Takht-e-Soleyman (or Takht-e-Soleiman)
Next we stopped at the World Heritage Site, Takht-e-Soleyman (also spelled Takht-e-Soleiman). Takht-e-Soleyman is a ring of 1500-year-old fortress walls (now housing only ruins, yet still impressive).
According to UNESCO:
“The archaeological site of Takht-e Soleyman, in north-western Iran, is situated in a valley set in a volcanic mountain region.
The site includes the principal Zoroastrian sanctuary partly rebuilt in the Ilkhanid (Mongol) period (13th century) as well as a temple of the Sasanian period (6th and 7th centuries) dedicated to Anahita.
The site has important symbolic significance. The designs of the fire temple, the palace and the general layout have strongly influenced the development of Islamic architecture.”
In the 3rd century,it stood as a holy site and center for Zoroastrians.

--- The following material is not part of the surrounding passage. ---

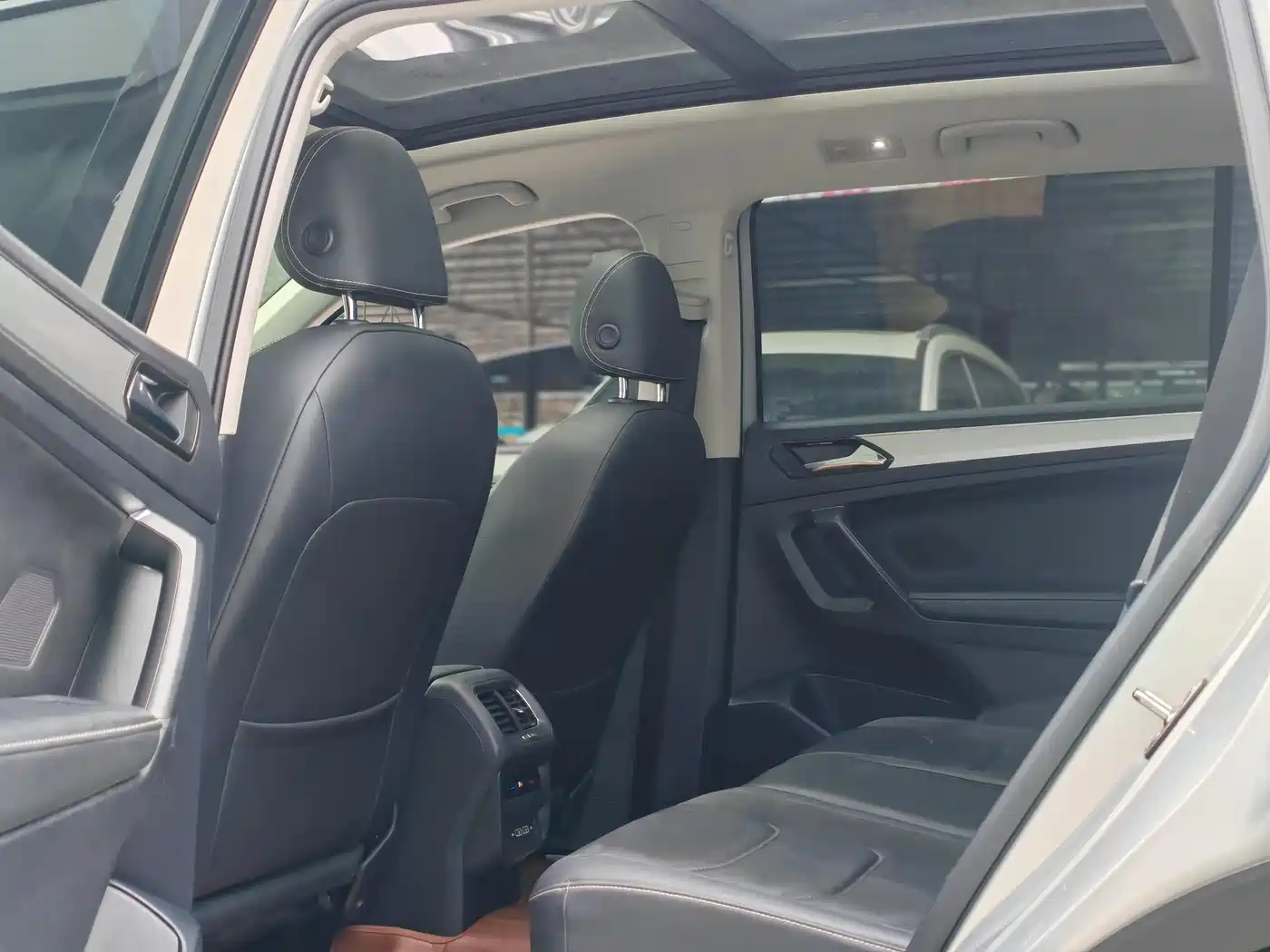 Volkswagen Tiguan L 2019 330TSI Automatic 2WD Panorama Comfort Edition China VI фото 6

We were told that there are only three such energy sources on the planet according to the Zoroastrians. The ancient fire temple still serves pilgrims performing Zoroastrian ceremonies.
Every few years in October, hundreds of people wearing white garments join hands during a special ceremony around the bottomless lake to absorb the astral energy emanating from its center. The picture we found wasn’t very clear.
Our next few days took us north to a small, yet popular tourist city called Masouleh.
Built into the side of a mountain, Masouleh’s houses stair-step into each other by having the roof of the lower house serve as the floor to the one above it, a charming and picturesque connection.
The verdant terrain around Masouleh was so different from other parts of Iran we had seen. It reminded us of the tropical island of Bali, a place we know well, with its lush vegetation, winding canals and rice fields.